DAMNED

Anything

Es gibt ja Menschen, die vermitteln einem den Eindruck, jede legendäre Band seit der ersten Single oder mindestens seit dem ersten Album zu kennen. Nun sind solche Menschen in den seltensten Fällen absolute Frühchecker, oft aber spätgeborene Blender, weshalb ich nicht den Eindruck erwecken will, zu Letzteren zu gehören.

Mögen THE DAMNED auch 1976 eine der erste englische Punkbands überhaupt gewesen sein, ich lernte sie erst 1985/86 kennen, als das damalige staatliche BRD-Monopol-Musikfernsehen namens „Formel Eins" den Videoclip zu „Eloise" ausstrahlte, einer bombastischen Goth-Coverversion der Barry Ryan-Schnulze von 1968.

In Berichten über die Band war zwar immer wieder die Rede davon, dass das eine Punkband sei, doch Sänger Dave Vanian und Band setzten damals alles daran, als „Waver" durchzugehen, also das, das man heute gerne als „Goth-Rocker" bezeichnet, und auch das düstere Artwork zielte auf dieses Publikum ab.

Abgesehen davon war „Eloise" eine Schmachtschnulze par excellence, ein Charthit und damit Mainstream, aber auf keinen Fall Punk. Mit dieser uncoolen Single lernte ich also THE DAMNED kennen - und erst später interessierte ich mich für ihr Frühwerk.

„Phantasmagoria" war das Album zur „Eloise"-Single, zumindest in Deutschland, denn im Original, damals wie jetzt bei der Wiederveröffentlichung, war die Hitsingle nicht enthalten. Meine Vinylpressung, 1986 für 14,90 bei Yorck Records erstanden, enthält „Eloise" jedenfalls, eingebettet in solch weichgespülte, aber dennoch dramatische Nummern wie „Is it a dream", „Street of dreams", „Shadow of love" und das großartige „Grimly fiendish", der eigentliche Hit des Albums.

Die „Expanded Edition" enthält sowohl auf der ersten wie der zweiten CD vor allem diverse 12"-Versionen, über deren Nährwert man streiten kann, sowie Single-B-Seiten wie „Wiped out" und „Would you" sowie drei Radio One-Sessions von 1985.

Im Booklet finden sich ausführliche Linernotes sowie Coverabbildungen. Ein Jahr später meldeten sich THE DAMNED mit „Anything" zurück, und das grellbunte Cover könnte kein größerer Gegensatz zum düsteren Artwork von „Phantasmagoria" sein - die Gruftie-Phase war vorbei, Vanian und Band versuchten hier eher auf harte Rocker zu machen, bewegten sich in einem Umfeld, in dem sich auch THE MISSION, FIELDS OF THE NEPHILIM und THE CULT tummelten, die ebenfalls auf dem besten Wege waren, die düstere Vergangenheit in Bikerstiefeln gen Hardrock zu verlassen (gruselig auch die Langhaarfrisuren aller Beteiligten) - siehe der Titelsong „Anything".

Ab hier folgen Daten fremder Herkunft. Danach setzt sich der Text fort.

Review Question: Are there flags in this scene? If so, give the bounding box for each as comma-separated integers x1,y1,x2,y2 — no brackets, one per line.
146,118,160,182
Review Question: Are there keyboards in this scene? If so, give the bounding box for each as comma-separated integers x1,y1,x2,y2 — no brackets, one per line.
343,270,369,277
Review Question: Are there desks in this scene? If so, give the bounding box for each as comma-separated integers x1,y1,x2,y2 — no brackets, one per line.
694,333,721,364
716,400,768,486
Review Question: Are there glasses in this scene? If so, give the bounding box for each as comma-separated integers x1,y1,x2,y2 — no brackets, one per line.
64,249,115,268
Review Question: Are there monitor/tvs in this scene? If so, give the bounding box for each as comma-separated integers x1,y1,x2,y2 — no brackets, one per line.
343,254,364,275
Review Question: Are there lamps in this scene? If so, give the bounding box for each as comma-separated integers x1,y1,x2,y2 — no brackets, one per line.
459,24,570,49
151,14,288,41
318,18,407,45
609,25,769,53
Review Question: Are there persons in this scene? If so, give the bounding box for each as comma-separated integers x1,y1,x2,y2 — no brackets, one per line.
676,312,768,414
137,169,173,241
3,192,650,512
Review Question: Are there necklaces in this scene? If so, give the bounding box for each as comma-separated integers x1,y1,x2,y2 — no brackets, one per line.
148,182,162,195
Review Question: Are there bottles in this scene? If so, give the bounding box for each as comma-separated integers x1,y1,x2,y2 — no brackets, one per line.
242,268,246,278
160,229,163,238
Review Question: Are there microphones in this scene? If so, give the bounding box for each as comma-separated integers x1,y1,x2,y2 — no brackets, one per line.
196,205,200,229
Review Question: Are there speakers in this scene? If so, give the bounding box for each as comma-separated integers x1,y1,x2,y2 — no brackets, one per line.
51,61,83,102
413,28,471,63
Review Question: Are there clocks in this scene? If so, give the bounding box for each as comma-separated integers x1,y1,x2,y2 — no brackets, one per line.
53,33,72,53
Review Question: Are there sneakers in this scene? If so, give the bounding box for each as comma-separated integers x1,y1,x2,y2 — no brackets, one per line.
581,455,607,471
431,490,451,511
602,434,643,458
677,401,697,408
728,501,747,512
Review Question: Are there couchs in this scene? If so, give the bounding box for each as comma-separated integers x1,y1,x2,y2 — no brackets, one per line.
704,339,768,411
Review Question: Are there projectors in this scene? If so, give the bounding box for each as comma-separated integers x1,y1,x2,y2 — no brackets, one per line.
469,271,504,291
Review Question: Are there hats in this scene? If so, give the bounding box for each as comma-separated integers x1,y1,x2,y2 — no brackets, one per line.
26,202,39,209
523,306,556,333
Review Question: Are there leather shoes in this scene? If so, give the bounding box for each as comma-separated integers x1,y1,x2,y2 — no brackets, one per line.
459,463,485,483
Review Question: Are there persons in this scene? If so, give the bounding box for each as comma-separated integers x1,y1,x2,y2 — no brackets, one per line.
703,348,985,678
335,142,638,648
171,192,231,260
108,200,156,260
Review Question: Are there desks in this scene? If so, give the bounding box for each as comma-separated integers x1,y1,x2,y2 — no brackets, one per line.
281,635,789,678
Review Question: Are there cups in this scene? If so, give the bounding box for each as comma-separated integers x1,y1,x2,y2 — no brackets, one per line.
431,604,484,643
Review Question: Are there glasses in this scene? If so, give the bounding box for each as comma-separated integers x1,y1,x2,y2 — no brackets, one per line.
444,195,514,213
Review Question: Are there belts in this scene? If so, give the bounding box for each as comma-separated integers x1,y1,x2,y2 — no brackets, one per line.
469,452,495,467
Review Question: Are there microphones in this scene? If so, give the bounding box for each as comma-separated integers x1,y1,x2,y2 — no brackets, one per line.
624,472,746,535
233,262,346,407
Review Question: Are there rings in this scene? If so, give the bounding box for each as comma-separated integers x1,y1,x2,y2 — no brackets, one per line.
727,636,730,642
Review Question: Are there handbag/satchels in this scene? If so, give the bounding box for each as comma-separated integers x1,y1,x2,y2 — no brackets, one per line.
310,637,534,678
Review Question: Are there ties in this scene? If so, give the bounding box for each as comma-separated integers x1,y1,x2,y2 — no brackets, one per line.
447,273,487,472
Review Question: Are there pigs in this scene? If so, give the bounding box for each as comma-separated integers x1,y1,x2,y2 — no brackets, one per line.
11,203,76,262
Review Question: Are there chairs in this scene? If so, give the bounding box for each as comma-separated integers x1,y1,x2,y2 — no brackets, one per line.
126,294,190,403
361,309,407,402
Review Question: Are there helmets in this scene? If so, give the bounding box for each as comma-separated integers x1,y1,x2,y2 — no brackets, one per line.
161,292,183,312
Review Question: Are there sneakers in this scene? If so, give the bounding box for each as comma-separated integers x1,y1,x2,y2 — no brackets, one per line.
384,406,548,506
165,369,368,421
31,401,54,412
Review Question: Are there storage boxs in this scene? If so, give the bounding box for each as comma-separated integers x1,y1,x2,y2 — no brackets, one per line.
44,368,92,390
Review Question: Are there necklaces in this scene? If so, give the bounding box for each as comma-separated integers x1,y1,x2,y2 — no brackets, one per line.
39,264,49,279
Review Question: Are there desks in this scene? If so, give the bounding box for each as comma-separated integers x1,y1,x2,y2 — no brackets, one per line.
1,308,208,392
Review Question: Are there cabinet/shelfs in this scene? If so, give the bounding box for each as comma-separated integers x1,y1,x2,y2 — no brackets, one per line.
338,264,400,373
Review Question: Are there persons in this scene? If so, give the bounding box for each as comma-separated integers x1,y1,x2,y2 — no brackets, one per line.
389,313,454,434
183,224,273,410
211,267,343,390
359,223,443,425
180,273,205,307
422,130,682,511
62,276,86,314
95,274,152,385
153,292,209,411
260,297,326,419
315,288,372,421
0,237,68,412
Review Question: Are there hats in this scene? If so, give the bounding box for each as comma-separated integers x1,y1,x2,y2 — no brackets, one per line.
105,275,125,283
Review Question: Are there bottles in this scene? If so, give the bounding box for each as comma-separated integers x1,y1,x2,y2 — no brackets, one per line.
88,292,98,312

Nach „Phantasmagoria" war der Stilwechsel aber wohl alten wie neuen Fans zu hart, „commercial failure" lautet rückblickend das harte Urteil, und wie man es dreht und wendet, keine der Nummern, auch nicht „In dulce decorum", das auch auf „Phantasmagoria" hätte sein können, ist zwingend, und so war der Flop dieser Platte der Grund für das Label, den Vertrag mit THE DAMNED zu beenden, die erst zehn Jahre später wieder eine neue Platte machten.

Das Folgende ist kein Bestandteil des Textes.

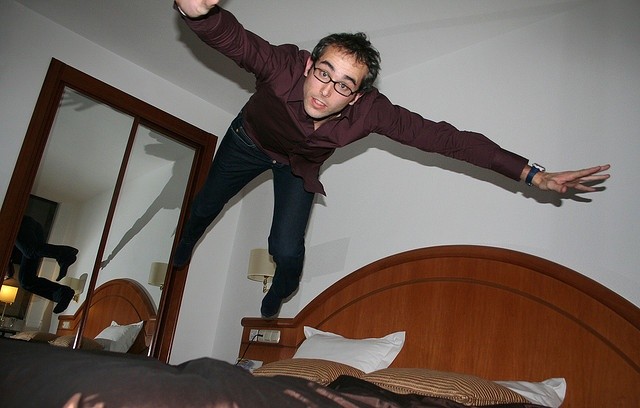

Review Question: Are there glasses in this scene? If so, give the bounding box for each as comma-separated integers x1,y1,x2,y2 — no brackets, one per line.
313,62,357,97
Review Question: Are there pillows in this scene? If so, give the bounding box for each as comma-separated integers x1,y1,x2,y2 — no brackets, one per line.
9,330,58,342
49,336,103,351
93,321,144,354
293,326,406,374
359,367,531,408
490,378,567,407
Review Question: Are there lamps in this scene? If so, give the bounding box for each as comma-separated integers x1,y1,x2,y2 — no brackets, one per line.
148,261,169,288
60,275,81,302
0,283,19,318
245,248,276,291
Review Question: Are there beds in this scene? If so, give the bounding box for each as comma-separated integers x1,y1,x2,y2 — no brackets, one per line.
2,245,640,408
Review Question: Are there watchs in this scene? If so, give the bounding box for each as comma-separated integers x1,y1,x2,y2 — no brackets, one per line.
525,162,545,187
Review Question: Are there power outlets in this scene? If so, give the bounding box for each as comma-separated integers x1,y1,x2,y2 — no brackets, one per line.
258,330,280,344
250,329,257,340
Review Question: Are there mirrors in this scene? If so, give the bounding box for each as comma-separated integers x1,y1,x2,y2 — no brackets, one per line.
0,57,137,348
252,359,365,386
74,105,217,357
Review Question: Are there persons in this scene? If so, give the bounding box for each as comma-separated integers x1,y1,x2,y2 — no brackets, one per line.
169,0,611,321
5,215,80,314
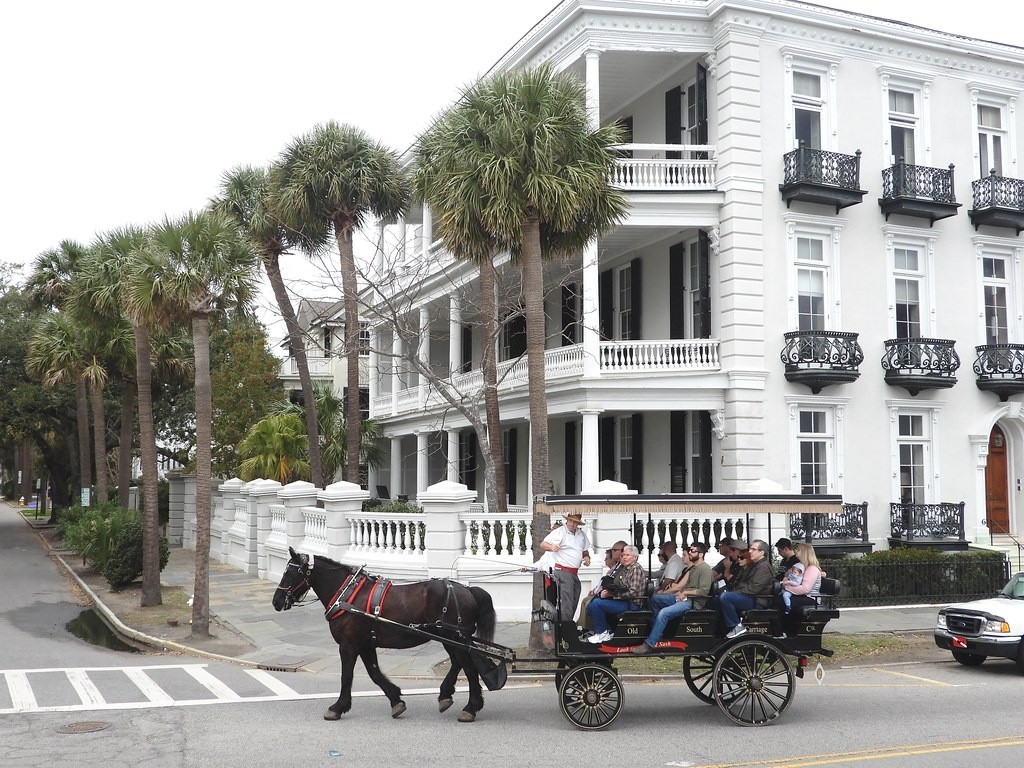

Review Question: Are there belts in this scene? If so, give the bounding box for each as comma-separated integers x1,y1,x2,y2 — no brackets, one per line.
555,563,579,574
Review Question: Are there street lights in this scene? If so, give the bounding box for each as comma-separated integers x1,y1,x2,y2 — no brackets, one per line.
35,478,42,520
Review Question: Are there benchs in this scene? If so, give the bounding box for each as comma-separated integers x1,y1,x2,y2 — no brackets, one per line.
586,572,845,635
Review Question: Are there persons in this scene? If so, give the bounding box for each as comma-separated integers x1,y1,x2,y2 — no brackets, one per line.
540,514,592,622
719,539,774,638
631,542,714,656
519,522,564,607
718,541,747,596
777,562,804,612
771,542,824,639
656,540,686,592
733,548,752,590
577,541,628,642
658,547,695,596
774,538,800,581
575,548,617,629
644,549,668,582
587,544,646,643
711,536,734,597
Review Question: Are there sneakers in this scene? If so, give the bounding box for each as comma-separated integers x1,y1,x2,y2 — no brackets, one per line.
725,626,747,638
578,632,594,641
588,630,610,644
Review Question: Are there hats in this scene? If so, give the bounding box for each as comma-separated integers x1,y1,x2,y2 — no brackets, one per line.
546,524,562,531
563,513,585,525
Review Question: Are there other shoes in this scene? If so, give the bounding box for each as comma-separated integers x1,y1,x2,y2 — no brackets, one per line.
632,640,653,654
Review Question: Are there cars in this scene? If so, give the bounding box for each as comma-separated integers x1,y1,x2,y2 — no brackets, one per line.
934,571,1024,673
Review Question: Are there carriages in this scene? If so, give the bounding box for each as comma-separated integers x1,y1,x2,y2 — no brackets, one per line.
273,493,846,733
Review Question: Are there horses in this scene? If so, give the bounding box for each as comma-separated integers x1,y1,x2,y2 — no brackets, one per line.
271,546,497,722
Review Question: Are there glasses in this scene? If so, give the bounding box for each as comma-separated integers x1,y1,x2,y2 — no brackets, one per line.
749,548,759,551
611,549,623,551
729,548,740,552
689,549,702,552
737,555,745,560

Auch diese „Expanded Version" enthält diverse 12"-Versionen, darunter auch zwei furchtbare von „Eloise", acht beziehungsweise neun Minuten laufend. Ja, die Achtziger waren grausam ... Auch hier gibt's Linernotes und Coverabbildungen, doch während „Phantasmagoria" das Zeug zum Klassiker hat, ist und bleibt „Anything" redundant.